* TASK *
Copy each of the following items word for word, keeping every line as it appears.
>> Begin
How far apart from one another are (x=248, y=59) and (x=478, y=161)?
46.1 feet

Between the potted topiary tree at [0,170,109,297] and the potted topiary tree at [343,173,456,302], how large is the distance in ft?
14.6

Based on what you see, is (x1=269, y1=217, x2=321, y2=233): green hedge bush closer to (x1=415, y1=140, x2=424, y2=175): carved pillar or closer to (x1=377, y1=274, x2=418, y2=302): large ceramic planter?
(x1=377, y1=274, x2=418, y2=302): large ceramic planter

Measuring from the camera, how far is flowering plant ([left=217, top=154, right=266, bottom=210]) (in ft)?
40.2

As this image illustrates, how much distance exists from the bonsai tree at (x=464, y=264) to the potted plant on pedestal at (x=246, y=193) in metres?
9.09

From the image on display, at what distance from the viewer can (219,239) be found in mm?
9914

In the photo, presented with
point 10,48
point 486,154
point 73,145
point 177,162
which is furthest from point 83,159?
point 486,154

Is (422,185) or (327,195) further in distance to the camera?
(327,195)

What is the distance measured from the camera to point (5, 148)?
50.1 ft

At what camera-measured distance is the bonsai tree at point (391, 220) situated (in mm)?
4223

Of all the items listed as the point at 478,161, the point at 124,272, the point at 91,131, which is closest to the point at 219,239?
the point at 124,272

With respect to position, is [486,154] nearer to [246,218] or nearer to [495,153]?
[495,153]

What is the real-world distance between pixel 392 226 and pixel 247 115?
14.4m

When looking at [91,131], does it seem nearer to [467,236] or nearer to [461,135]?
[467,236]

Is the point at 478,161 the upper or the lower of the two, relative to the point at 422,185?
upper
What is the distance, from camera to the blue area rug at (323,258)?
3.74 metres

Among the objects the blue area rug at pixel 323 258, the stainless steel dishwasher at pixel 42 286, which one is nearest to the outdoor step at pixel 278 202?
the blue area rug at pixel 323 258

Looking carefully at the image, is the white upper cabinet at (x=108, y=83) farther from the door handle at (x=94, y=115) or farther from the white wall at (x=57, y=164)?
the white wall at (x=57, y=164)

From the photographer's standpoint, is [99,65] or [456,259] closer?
>> End
* RESULT *
How far apart from one another are (x=248, y=59) and (x=478, y=161)?
46.1 feet

Between the potted topiary tree at [0,170,109,297] and the potted topiary tree at [343,173,456,302], how large is the distance in ft?
14.6

Based on what you see, is (x1=269, y1=217, x2=321, y2=233): green hedge bush closer to (x1=415, y1=140, x2=424, y2=175): carved pillar or closer to (x1=377, y1=274, x2=418, y2=302): large ceramic planter?
(x1=377, y1=274, x2=418, y2=302): large ceramic planter

Measuring from the camera, how far is flowering plant ([left=217, top=154, right=266, bottom=210]) (in ft)?
40.2

As this image illustrates, how much distance exists from the bonsai tree at (x=464, y=264) to the potted plant on pedestal at (x=246, y=193) in metres?
9.09

From the image on display, at what distance from the viewer can (219,239) be found in mm?
9914

In the photo, presented with
point 10,48
point 486,154
point 73,145
point 177,162
which is furthest from point 83,159?
point 486,154

Is (422,185) or (327,195) further in distance to the camera?
(327,195)

What is the distance measured from the camera to point (5, 148)?
50.1 ft

At what camera-measured distance is the bonsai tree at point (391, 220) situated (in mm)?
4223

Of all the items listed as the point at 478,161, the point at 124,272, the point at 91,131, which is closest to the point at 219,239?
the point at 124,272

With respect to position, is [486,154] nearer to [246,218] or nearer to [495,153]?
[495,153]

What is the real-world distance between pixel 392 226 and pixel 247 115?
14.4m

When looking at [91,131], does it seem nearer to [467,236] or nearer to [461,135]?
[467,236]

Is the point at 478,161 the upper or the lower of the two, relative to the point at 422,185?
upper
What is the distance, from camera to the blue area rug at (323,258)?
3.74 metres

Among the objects the blue area rug at pixel 323 258, the stainless steel dishwasher at pixel 42 286, which one is nearest to the outdoor step at pixel 278 202?
the blue area rug at pixel 323 258

Looking carefully at the image, is the white upper cabinet at (x=108, y=83) farther from the door handle at (x=94, y=115) or farther from the white wall at (x=57, y=164)?
the white wall at (x=57, y=164)

From the photographer's standpoint, is [99,65] or [456,259] closer?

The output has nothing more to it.